Work to complete:
Without including any pictures, reproduce the full listing exactly.

*** Records supplied Section Begins ***

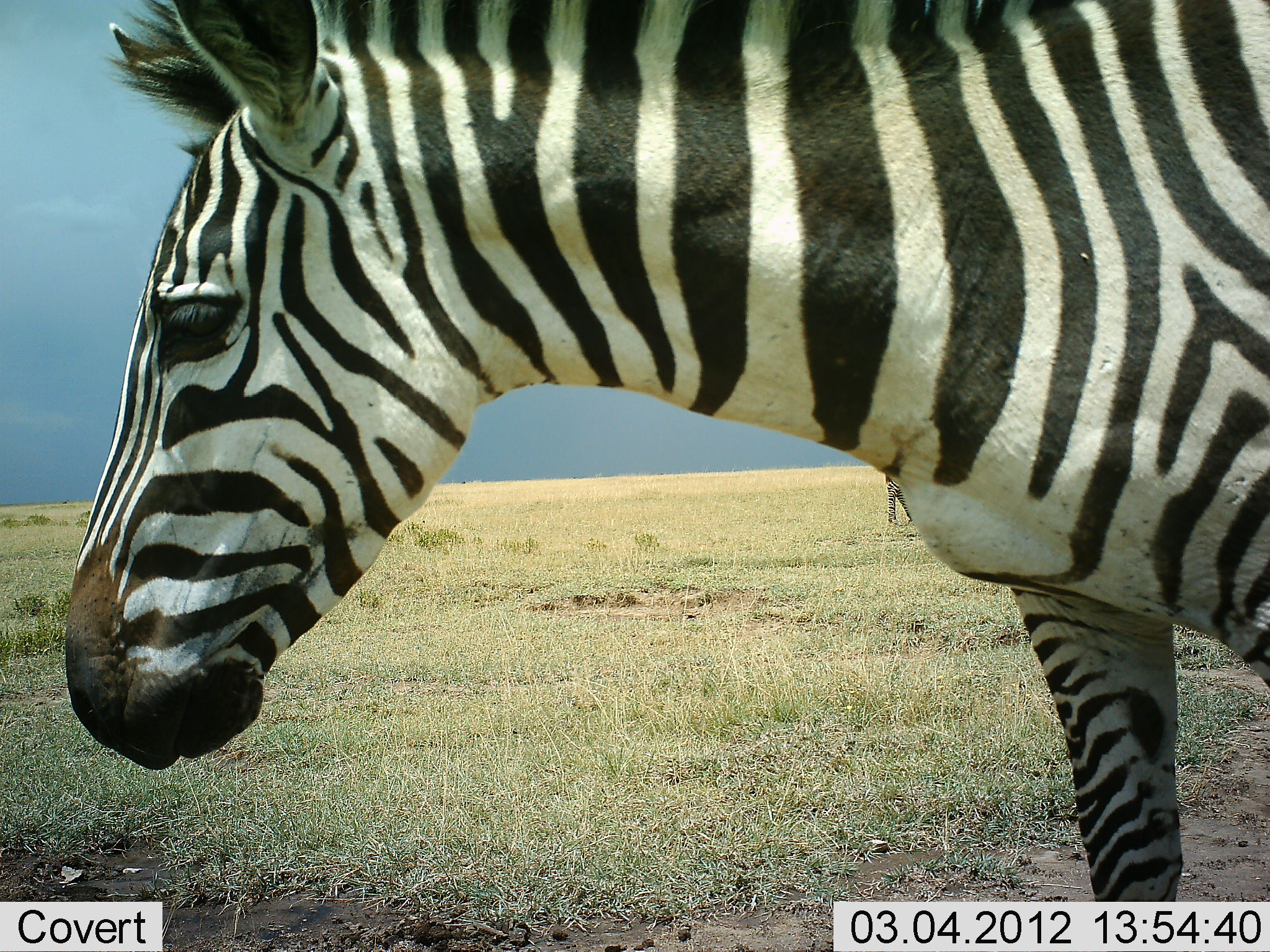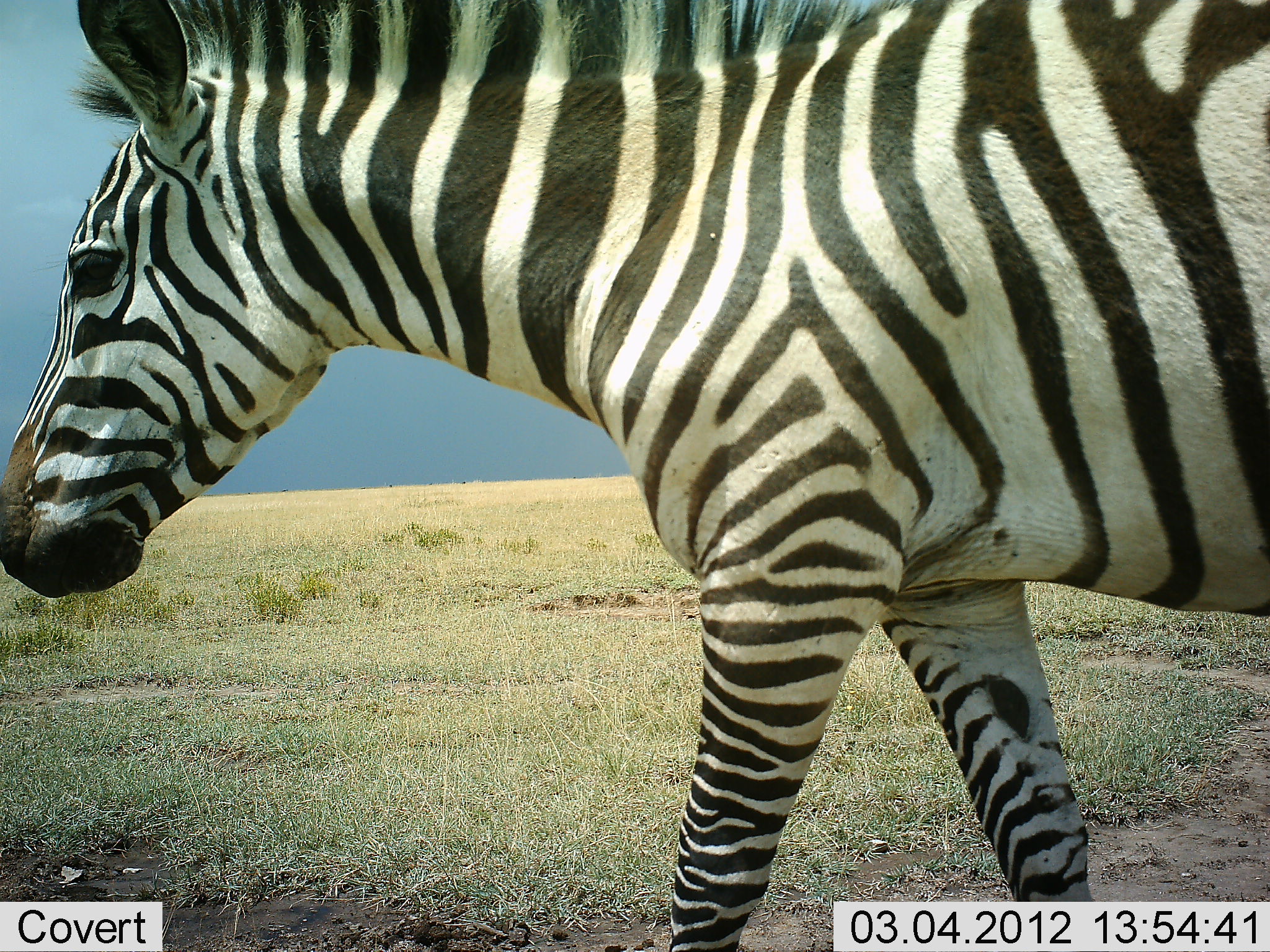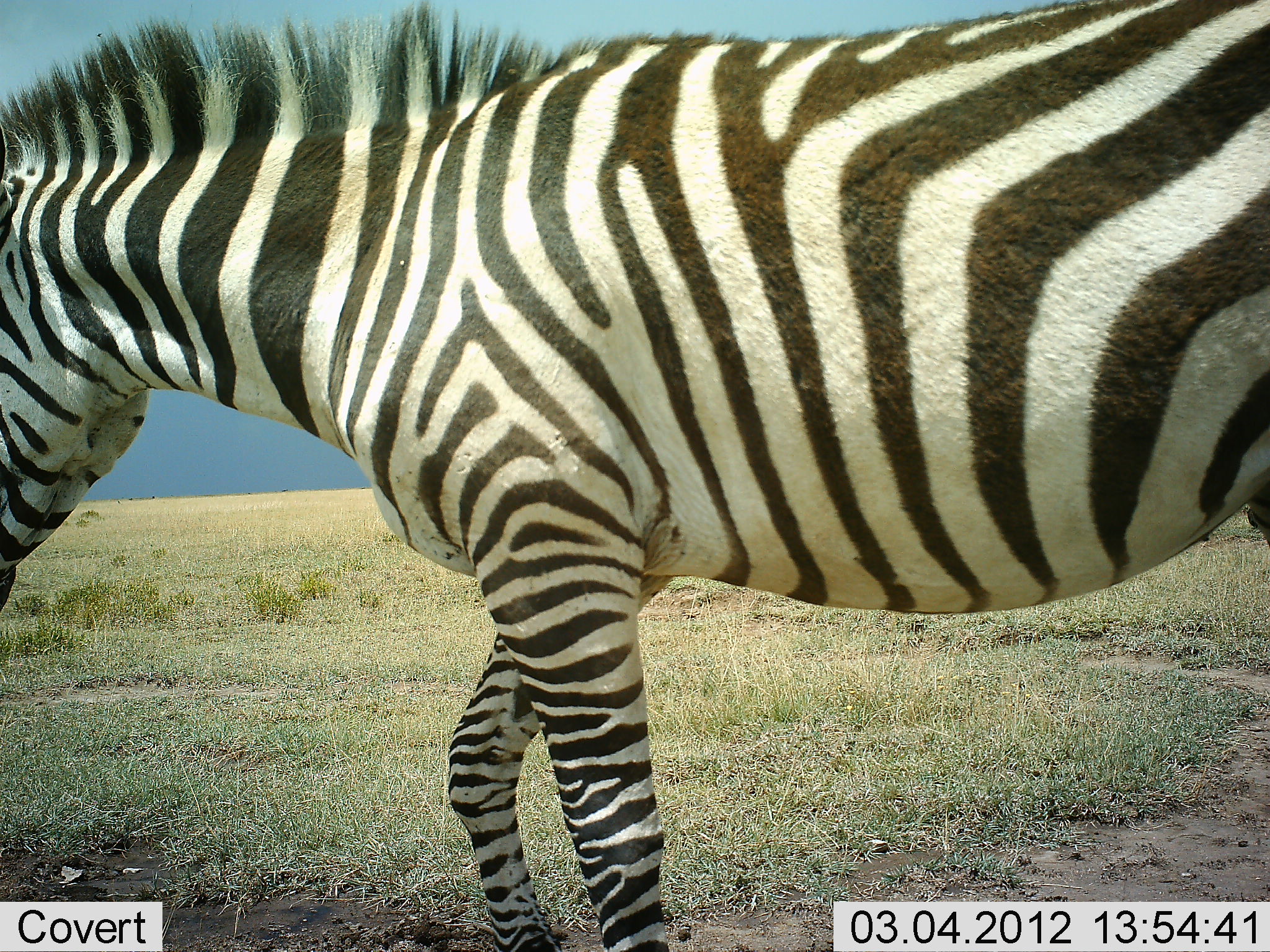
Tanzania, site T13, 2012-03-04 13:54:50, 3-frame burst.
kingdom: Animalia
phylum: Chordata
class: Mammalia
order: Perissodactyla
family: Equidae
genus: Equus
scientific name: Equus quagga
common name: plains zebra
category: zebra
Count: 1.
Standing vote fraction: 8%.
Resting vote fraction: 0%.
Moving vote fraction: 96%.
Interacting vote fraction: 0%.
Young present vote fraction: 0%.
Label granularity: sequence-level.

*** Records supplied Section Ends ***

Response area:
Tanzania, site T13, 2012-03-04 13:54:50, 3-frame burst.
kingdom: Animalia
phylum: Chordata
class: Mammalia
order: Perissodactyla
family: Equidae
genus: Equus
scientific name: Equus quagga
common name: plains zebra
category: zebra
Count: 1.
Standing vote fraction: 8%.
Resting vote fraction: 0%.
Moving vote fraction: 96%.
Interacting vote fraction: 0%.
Young present vote fraction: 0%.
Label granularity: sequence-level.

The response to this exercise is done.